Bei der Planung von Sanierungen von Mehrparteienhäusern oder Projekten an öffentlichen Gebäuden geht „die Warnlampe“ an, sobald Entscheidungen über den Umfang der Arbeiten und das Finanzierungsmodell getroffen werden. Ein typischer Fehler ist es, Entscheidungen ohne ausreichend klare technische und vertragliche Grundlage zu treffen und Arbeiten ohne präzise Qualitätskriterien, Fristen und Gewährleistungen zu beauftragen. In Mehrparteienhäusern kommt ein zusätzliches Verfahrensrisiko hinzu: Beschlüsse der Miteigentümer und die Befugnisse des Vertreters müssen so gefasst und dokumentiert werden, dass sie einer Prüfung standhalten, insbesondere wenn das Projekt an Ausschreibungen oder Förderprogramme geknüpft ist. Ist dieser Teil nicht solide aufgesetzt, verlangsamt sich das Projekt, Angebote veralten und die rechtlichen Risiken steigen genau dann, wenn man in die Umsetzung gehen sollte. Vorbereitung bedeutet eine rechtzeitige Abstimmung der Beschlüsse, eine klare Verantwortungsverteilung und Verträge, die Mechanismen für Abweichungen, Ausführungskontrolle und die Behandlung von Einwänden vorsehen, statt sich auf allgemeine Formulierungen zu verlassen.

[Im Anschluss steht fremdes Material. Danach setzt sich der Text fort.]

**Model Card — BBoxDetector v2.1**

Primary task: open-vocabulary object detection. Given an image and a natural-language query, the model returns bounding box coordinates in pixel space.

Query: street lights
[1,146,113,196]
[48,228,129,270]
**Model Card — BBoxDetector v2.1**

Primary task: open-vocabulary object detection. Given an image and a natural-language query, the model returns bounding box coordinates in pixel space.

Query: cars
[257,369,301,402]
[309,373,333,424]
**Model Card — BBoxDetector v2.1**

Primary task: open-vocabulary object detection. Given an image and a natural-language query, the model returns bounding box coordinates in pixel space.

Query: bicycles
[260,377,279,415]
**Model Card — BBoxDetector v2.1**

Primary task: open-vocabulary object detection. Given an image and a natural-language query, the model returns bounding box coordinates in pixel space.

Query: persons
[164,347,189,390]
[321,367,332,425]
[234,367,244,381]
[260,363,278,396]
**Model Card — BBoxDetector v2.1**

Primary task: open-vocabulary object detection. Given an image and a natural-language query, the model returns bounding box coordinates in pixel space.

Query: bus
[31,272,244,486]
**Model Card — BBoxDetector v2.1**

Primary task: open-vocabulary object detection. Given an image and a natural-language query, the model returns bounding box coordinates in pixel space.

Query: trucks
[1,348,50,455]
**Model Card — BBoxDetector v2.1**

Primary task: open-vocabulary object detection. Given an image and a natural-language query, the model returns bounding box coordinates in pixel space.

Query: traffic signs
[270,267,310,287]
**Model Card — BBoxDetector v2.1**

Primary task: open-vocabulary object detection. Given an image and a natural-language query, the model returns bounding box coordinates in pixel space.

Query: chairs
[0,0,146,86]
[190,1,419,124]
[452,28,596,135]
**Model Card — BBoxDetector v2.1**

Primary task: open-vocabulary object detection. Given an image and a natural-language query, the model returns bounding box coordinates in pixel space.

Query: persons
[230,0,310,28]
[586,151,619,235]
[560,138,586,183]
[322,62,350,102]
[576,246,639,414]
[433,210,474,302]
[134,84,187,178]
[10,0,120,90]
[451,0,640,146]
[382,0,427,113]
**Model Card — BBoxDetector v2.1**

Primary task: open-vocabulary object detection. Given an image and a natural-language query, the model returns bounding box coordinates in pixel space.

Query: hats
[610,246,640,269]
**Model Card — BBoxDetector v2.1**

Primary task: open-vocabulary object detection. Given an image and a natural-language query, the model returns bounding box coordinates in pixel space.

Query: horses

Was ist 2026 zu erwarten? Für 2026 ist es vernünftig, mit einer weiteren Angleichung der nationalen Vorschriften an den europäischen Rahmen und mit einer Stärkung der Praxis zu rechnen, die schnellere Sanierungen und höhere Standards der energetischen Performance fördert. Es wäre nicht verantwortbar, ohne Prüfung künftiger Änderungen, Verordnungen und Leitlinien vorab zu behaupten, welche konkreten Pflichten in welcher Form eingeführt werden; verlässlich ist jedoch, dass die Frist zur Umsetzung der EPBD ins nationale Recht am 29. 5. 2026. ein wichtiger Zeitpunkt sein wird, nach dem mit normativen Änderungen und operativen Klarstellungen zu rechnen ist.